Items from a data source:
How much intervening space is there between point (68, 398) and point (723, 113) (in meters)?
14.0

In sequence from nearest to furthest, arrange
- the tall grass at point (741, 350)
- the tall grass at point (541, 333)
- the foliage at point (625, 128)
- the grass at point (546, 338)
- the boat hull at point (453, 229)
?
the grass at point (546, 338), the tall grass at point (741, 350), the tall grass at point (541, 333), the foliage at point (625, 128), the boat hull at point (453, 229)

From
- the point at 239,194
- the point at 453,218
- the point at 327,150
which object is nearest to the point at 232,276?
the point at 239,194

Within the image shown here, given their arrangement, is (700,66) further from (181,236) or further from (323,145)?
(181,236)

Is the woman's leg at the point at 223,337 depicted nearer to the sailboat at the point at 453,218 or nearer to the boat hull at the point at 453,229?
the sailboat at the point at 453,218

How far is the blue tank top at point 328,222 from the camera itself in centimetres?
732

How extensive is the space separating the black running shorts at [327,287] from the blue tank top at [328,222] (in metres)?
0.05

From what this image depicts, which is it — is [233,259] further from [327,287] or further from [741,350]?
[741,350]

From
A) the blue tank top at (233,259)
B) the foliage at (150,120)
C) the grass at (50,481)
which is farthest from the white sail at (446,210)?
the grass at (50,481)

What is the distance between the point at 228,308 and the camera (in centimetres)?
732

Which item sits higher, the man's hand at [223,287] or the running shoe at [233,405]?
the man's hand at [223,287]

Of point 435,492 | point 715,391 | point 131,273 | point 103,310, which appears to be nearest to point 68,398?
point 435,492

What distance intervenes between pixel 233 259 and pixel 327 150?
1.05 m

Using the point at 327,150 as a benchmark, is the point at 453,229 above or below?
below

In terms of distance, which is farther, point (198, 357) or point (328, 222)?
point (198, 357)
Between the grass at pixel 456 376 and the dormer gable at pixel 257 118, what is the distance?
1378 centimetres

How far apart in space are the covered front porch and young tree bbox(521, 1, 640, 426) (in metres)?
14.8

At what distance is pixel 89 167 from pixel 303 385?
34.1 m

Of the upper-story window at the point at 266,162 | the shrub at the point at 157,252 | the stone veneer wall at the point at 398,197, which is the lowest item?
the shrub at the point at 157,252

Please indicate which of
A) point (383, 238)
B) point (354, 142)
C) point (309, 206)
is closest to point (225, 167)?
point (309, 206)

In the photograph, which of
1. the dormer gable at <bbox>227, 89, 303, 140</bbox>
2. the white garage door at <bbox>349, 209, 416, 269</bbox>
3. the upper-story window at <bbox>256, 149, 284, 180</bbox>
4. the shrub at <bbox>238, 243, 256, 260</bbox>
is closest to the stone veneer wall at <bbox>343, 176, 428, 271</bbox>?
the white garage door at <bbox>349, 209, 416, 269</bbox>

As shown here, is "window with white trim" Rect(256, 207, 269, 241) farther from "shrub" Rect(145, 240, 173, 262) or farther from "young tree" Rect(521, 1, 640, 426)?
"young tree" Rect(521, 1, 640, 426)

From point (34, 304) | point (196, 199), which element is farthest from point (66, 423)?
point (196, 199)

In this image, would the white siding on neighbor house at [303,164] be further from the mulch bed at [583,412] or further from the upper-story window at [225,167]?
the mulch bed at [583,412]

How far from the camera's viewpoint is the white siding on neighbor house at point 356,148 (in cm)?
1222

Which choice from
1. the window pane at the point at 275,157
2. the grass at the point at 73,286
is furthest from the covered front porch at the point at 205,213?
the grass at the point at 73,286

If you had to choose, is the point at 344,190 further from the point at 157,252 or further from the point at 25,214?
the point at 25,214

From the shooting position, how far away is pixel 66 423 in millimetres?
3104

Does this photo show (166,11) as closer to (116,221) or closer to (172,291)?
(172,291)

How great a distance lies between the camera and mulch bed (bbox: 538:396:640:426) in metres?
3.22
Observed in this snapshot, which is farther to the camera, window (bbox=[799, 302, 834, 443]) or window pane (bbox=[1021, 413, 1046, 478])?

WHAT THIS TASK INVOLVES:
Rewrite the material from the line with "How extensive is" to the line with "1378 centimetres", changing "blue tank top" to "teal tank top" and keeping everything else the same.

IN RESPONSE:
How extensive is the space separating the black running shorts at [327,287] from the teal tank top at [328,222] (in metres)?
0.05

From what this image depicts, which is it — is [233,259] further from [327,287] or further from [741,350]?
[741,350]

From
A) the teal tank top at (233,259)
B) the foliage at (150,120)
C) the grass at (50,481)
which is farthest from the white sail at (446,210)?
the grass at (50,481)

What is the distance between the point at 228,308 and the camera (in centimetres)?
732

Which item sits higher, the man's hand at [223,287] or the running shoe at [233,405]?
the man's hand at [223,287]

Of point 435,492 | point 715,391 | point 131,273 | point 103,310, which appears to be nearest to point 68,398?
point 435,492

What distance intervenes between pixel 233 259 and pixel 327 150?
1.05 m

Using the point at 327,150 as a benchmark, is the point at 453,229 above or below?
below

In terms of distance, which is farther, point (198, 357) or point (328, 222)?
point (198, 357)
Between the grass at pixel 456 376 and the dormer gable at pixel 257 118, what is the distance?
1378 centimetres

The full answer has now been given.